• **Problem to work on**: Below are some records. How many of their lines contain the string "flowers"? Give the number only.

• **Data to use**:
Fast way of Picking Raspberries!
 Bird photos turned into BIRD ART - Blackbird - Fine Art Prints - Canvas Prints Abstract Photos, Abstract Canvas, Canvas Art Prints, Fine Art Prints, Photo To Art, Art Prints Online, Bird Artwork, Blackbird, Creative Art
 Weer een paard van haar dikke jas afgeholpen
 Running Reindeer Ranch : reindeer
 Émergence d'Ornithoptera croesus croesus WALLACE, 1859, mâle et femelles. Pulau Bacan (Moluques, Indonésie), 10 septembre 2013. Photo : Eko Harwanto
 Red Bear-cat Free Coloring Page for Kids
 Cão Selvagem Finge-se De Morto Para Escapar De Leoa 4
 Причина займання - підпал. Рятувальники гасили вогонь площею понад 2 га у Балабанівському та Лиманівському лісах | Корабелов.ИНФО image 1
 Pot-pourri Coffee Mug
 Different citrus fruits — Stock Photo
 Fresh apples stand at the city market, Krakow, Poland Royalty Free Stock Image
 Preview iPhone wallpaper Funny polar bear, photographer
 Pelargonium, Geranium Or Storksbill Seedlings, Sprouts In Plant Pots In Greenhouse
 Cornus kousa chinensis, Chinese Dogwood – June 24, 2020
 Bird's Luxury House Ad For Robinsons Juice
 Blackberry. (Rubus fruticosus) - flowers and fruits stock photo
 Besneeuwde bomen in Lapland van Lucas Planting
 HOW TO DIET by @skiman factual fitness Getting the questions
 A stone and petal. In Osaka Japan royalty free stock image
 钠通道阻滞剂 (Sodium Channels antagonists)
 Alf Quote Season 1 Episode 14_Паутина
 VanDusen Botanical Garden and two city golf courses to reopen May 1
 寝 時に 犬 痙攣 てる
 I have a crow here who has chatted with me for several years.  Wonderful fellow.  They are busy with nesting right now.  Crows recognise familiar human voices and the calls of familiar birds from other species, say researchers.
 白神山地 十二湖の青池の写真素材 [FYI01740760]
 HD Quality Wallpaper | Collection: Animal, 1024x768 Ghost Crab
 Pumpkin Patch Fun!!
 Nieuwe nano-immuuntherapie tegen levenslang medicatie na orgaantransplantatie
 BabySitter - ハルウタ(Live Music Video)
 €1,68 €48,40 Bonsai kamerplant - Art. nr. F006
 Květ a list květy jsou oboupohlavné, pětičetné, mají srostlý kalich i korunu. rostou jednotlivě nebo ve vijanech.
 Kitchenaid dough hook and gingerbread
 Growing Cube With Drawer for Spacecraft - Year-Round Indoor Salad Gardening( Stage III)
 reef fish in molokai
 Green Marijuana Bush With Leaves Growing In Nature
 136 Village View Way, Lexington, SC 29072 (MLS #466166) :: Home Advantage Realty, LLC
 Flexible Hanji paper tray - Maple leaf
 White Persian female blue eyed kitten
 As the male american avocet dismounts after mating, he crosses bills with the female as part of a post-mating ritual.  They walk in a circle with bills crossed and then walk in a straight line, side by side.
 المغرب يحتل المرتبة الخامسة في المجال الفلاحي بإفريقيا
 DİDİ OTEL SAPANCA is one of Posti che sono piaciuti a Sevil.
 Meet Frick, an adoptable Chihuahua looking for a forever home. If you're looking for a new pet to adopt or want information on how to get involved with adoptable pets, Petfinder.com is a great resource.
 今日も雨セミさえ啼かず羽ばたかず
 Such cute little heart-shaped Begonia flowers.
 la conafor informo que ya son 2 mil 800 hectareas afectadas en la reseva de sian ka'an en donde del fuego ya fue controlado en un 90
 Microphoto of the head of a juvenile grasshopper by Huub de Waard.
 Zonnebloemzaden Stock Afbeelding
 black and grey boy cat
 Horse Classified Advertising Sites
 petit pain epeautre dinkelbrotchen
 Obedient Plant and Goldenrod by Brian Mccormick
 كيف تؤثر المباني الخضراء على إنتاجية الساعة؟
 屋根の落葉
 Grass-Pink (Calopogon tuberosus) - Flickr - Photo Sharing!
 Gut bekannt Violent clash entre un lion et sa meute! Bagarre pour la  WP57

• **Answer**: 2